# SET PROBLEM 1:
In the rows below, find every line that contains the word "millimetres" and copy each one out.

# SOURCE PASSAGE:
## Begin

Since 1983, we have watched the city reemerge into an absolutely beautiful cultural center, where food and theater converge, alongside a well-renowned university and life science center.
The building we are in is a hundred years old, which speaks to the history of the city — how it maintains its historic charm, while re-blossoming as a remarkably cosmopolitan city.
What are your insights into the diverse culture in New Brunswick, and how does that enrich the dining experience in the city?
Mark Pascal:
Over the last 100 years, different waves of immigrant populations and ethnicities have come through, working their way through. In New Brunswick, it started with the Hungarian population. It exploded in the 1950s because Johnson & Johnson advocated for job opportunities for immigrants in New Brunswick.
Today, some of their kids are still here. You can see a little piece of different cultures, such as Hungarian, Italian, Irish, and Latino cultures.
Francis Schott:
New Brunswick is one of the best examples of urban redevelopment in America right now. The community is strong and present in the working class in New Brunswick.
Ever since 1985, the city has recognized the importance of community engagement to reduce crime and harassment problems in New Brunswick. An example is The Sidewalk Café program for New Brunswick Restaurants. The idea was to put as many good citizens on the street as possible, which builds a vibrant opportunity for the businesses, bakeries, and grocery stores to have people on the street. That’s how you take a neighborhood back.
What inspired you to merge your experience with a podcast? How has this influenced your approach to New Brunswick?
Mark Pascal:
We were always engaged in the community in New Brunswick. I think part of the reason people want to listen to the podcast is because of the engagement we’ve had with our customers and our community.
Francis Schott:
At the time that we started in the craft cocktail scene, New York City, London, and Chicago were at the forefront, and it would take years for the trends to propagate out to the smaller cities.

## End

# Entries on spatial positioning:
## Begin

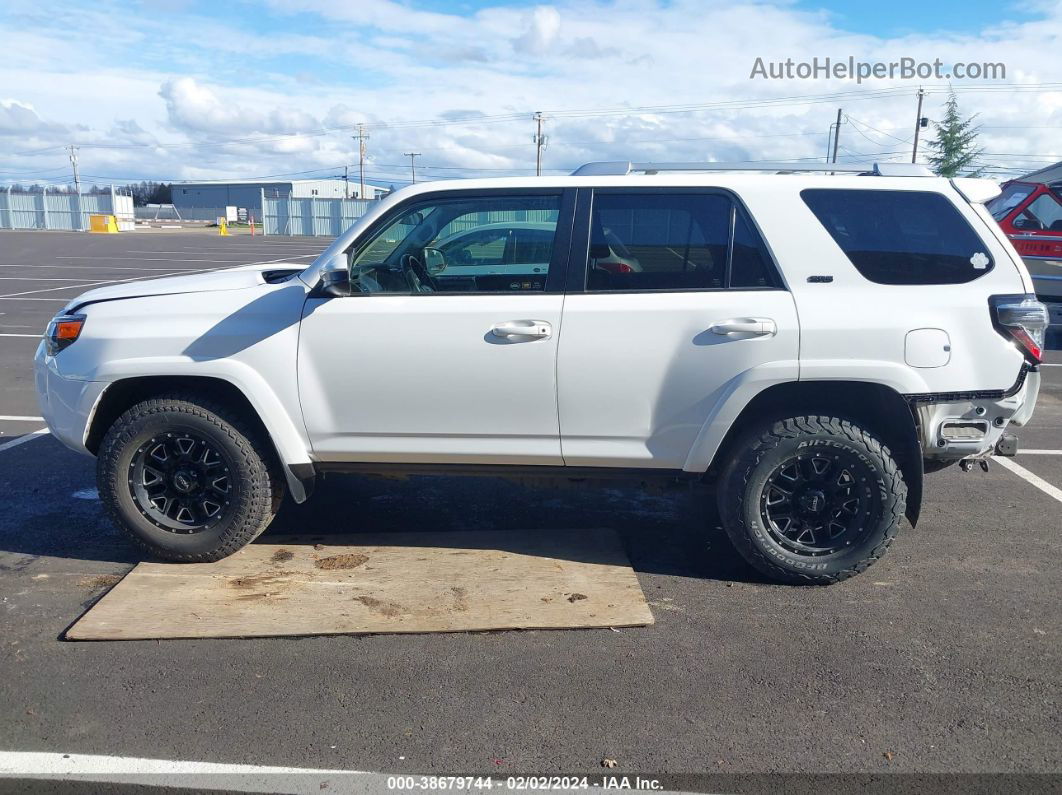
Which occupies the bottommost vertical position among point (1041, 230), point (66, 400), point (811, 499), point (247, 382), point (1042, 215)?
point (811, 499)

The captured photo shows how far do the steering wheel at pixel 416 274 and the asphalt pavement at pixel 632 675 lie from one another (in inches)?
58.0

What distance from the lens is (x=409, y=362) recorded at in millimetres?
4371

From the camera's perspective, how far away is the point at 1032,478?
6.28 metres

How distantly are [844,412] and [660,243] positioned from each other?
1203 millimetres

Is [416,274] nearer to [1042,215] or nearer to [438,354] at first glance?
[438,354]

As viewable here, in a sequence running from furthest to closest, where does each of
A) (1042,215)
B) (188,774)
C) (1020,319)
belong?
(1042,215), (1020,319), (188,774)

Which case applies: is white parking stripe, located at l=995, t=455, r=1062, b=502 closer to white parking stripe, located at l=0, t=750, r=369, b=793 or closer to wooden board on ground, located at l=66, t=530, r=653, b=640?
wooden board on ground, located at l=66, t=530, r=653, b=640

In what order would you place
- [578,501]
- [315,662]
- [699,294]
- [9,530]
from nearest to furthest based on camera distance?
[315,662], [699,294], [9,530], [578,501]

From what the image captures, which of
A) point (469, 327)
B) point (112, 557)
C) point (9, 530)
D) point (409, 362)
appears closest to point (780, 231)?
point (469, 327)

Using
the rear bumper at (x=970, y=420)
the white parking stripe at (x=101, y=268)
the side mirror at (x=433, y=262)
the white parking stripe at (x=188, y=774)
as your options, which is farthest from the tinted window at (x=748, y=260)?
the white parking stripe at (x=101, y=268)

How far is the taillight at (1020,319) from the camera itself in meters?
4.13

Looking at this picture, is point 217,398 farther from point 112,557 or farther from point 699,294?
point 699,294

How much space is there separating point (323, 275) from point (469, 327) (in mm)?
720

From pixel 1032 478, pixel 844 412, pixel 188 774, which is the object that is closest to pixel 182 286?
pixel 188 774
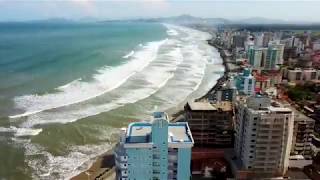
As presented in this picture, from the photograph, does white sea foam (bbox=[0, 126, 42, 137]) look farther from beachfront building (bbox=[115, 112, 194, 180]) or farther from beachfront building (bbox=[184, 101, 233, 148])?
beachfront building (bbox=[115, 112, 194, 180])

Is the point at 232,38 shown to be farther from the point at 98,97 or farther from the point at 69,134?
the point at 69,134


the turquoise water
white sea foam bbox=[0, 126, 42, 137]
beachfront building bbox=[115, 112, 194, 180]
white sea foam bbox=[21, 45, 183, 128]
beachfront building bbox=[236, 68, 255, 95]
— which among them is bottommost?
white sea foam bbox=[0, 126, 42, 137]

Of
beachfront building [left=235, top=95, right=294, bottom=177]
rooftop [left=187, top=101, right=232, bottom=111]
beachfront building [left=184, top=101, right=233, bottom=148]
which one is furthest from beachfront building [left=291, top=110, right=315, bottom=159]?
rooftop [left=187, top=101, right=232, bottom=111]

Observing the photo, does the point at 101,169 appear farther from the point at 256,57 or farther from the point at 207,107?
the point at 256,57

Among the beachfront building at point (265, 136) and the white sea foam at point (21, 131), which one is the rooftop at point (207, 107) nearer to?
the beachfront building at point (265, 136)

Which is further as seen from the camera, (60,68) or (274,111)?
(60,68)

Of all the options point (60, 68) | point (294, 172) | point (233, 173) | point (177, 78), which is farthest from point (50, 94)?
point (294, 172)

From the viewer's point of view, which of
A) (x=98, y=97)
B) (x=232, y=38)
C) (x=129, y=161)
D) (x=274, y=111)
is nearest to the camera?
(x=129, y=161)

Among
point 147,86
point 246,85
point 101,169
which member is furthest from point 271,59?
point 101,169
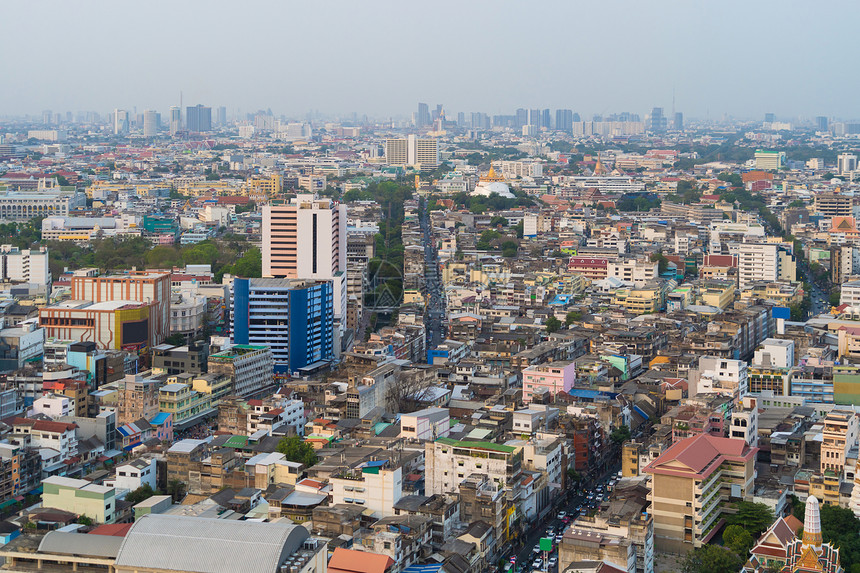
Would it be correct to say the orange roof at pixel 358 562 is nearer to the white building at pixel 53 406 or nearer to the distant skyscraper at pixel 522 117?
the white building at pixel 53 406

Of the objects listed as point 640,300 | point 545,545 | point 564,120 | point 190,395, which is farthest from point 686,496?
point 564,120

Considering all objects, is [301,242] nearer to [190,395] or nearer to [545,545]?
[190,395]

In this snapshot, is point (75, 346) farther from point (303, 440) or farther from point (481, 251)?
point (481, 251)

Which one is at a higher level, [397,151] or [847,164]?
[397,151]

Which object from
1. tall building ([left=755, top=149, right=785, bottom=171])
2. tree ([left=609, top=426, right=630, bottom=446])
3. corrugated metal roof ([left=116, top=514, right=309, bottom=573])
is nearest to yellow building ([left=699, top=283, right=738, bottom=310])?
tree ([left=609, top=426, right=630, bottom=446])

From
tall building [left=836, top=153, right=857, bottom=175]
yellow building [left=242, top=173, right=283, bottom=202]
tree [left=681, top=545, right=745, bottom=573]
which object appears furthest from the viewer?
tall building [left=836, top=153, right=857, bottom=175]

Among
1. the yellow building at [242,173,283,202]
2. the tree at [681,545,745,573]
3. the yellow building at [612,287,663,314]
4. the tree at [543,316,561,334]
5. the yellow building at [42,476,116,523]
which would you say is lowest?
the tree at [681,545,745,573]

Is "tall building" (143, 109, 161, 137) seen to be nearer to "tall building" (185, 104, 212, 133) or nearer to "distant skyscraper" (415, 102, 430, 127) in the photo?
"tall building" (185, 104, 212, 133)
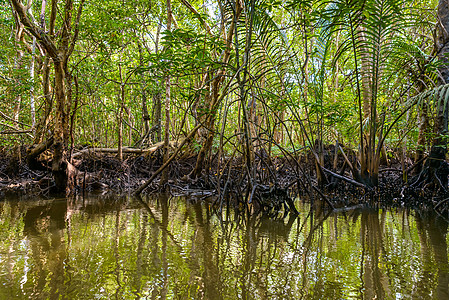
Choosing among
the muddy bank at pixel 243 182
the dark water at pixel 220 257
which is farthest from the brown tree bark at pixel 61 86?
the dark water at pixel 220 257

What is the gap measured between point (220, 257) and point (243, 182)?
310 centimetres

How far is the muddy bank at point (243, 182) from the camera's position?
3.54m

## End

# SET PROBLEM 2:
Please carry the interview about New Brunswick above forward from the point where it stops.

# EXPECTED ANSWER 1:
What distance from the lens is (x=409, y=362) recorded at in millimetres?
1203 millimetres

# EXPECTED ANSWER 2:
When we opened, New Brunswick was about six years behind Manhattan in the dining and drinking trends. Our restaurant was only about eight months behind Manhattan trends, thanks to our social network within the restaurant business community.
That drove a lot of attention to the city, because we were doing cutting-edge stuff and we weren’t even in New York. Once the podcast got more attention, it also had a huge following in the industry in New Brunswick. I think that we add to the cosmopolitan nature of New Brunswick. We bring the world to New Brunswick. We even bring amazing world-class chefs to the New Brunswick Performing Arts Center through our live performances of The Restaurant Guys podcast.
What is the main challenge faced by restaurateurs at this time, and how are you navigating through these?
Mark Pascal:
Definitely, it’s the cost of goods and services and the cost of labor. Keeping it at a place that people can afford. The cost of labor has exponentially increased in the last five years. People falsely think that the tipped employees’ minimum wage is a reduced rate of $5.62 an hour, but the total earnings must meet the standard minimum wage of $15.49 an hour, just like any other employee. The restaurant employer is responsible for making up the difference. Tipped employees make the same minimum earnings as everybody else.